In view of the above, there is clearly a need for treatments for addressing muscle atrophy and/or obesity.
SUMMARY OF THE INVENTIONIt is an object of the present invention to provide a novel method for treating muscle atrophy and/or excess fat accumulation and/or aging. In particular, such a method may be useful in treating conditions like sarcopenia and/or cancer cachexia and may also be useful in increasing metabolic activity and/or may be useful in increasing sprinting activity, as well as potentially being useful in curing certain types of cancer and/or Alzheimer's disease.
Therefore, according to one aspect of the invention, there is provided a method of treating sarcopenia or cancer cachexia, the method comprising administering to a person suffering from sarcopenia or cancer cachexia an effective amount of FST288 and/or one or more variants thereof.
In a more detailed feature of the invention, the administering step may comprise administering an effective amount of FST288.
In a more detailed feature of the invention, the administering step may comprise administering an effective amount of one or more variants of FST288.

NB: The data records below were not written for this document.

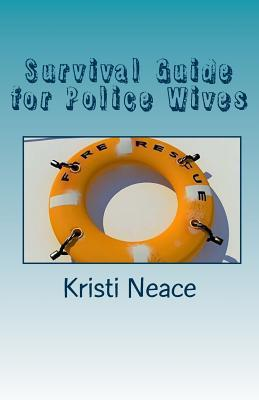 Survival Guide for Police Wives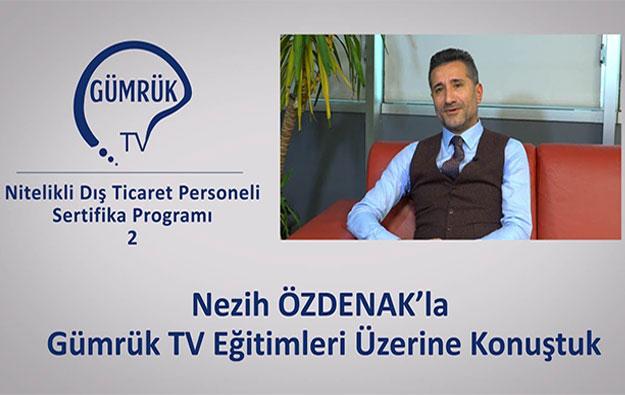 Nezih ÖZDENAK'la Gümrük TV Eğitimleri Üzerine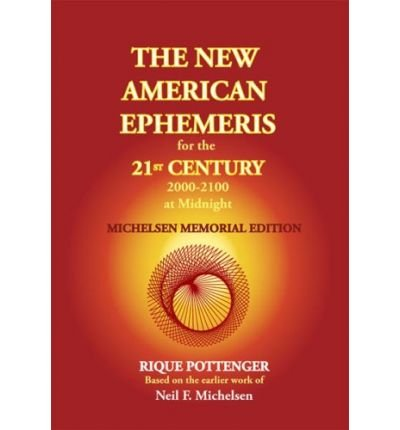 Download [ [ [ The New American Ephemeris for the 21st Century 2000-2100 at Midnight, Michelsen Memorial Edition (Michelsen Memorial) [ THE NEW AMERICAN EPHEMERIS FOR THE 21ST CENTURY 2000-2100 AT MIDNIGHT, MICHELSEN MEMORIAL EDITION (MICHELSEN MEMORIAL) ] By Michelsen, Neil F ( Author )Feb-27-2012 Paperback ebook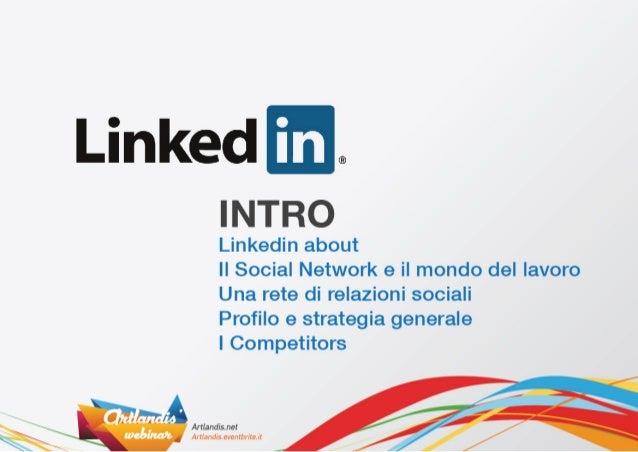 Guida a Linkedin: profilo personale e aziendale Slide 2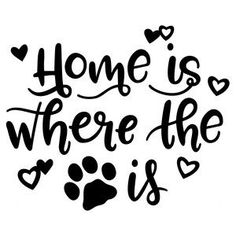 Silhouette Design Store - View Design #185740: home is where the pet is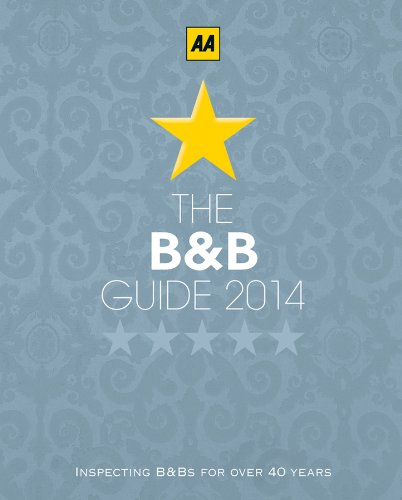 The Bed and Breakfast Guide 2014: England, Scotland, Wales, Northern Ireland, Republic of Ireland. Over 2 800 AA-inspected and rated B&Bs (Aa Lifestyle Guides) (Outdoor-entertainment-center)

In a more detailed feature of the invention, the one or more variants of FST288 may comprise one or more peptide sequences that differ from FST288 by an insertion, deletion and/or substitution of one or more peptides while still retaining some efficacy in treating sarcopenia or cancer cachexia.
In a more detailed feature of the invention, the one or more variants of FST288 may comprise at least one of (i) FST288 with a first tag attached; and (ii) a peptide sequence with a second tag attached, and the peptide sequence may differ from FST288 by an insertion, deletion and/or substitution of one or more peptides while still retaining some efficacy in treating sarcopenia or cancer cachexia.
In a more detailed feature of the invention, the first tag and the second tag may be the same kind of tag.
In a more detailed feature of the invention, the first tag and the second tag may be different kinds of tags.
In a more detailed feature of the invention, each of the first tag and the second tag may be selected from the group consisting of a His-tag, a GST tag, and a FLAG-tag.
In a more detailed feature of the invention, the FST288 and/or the one or more variants may be dissolved in a solvent of phosphate-buffered saline containing 20% glycerol.
In a more detailed feature of the invention, the FST288 and/or the one or more variants thereof may be present in the solvent at a concentration of about 5 mg of the FST288 and/or the one or more variants per kg of body weight of the person dissolved in about 100 μl of the solvent.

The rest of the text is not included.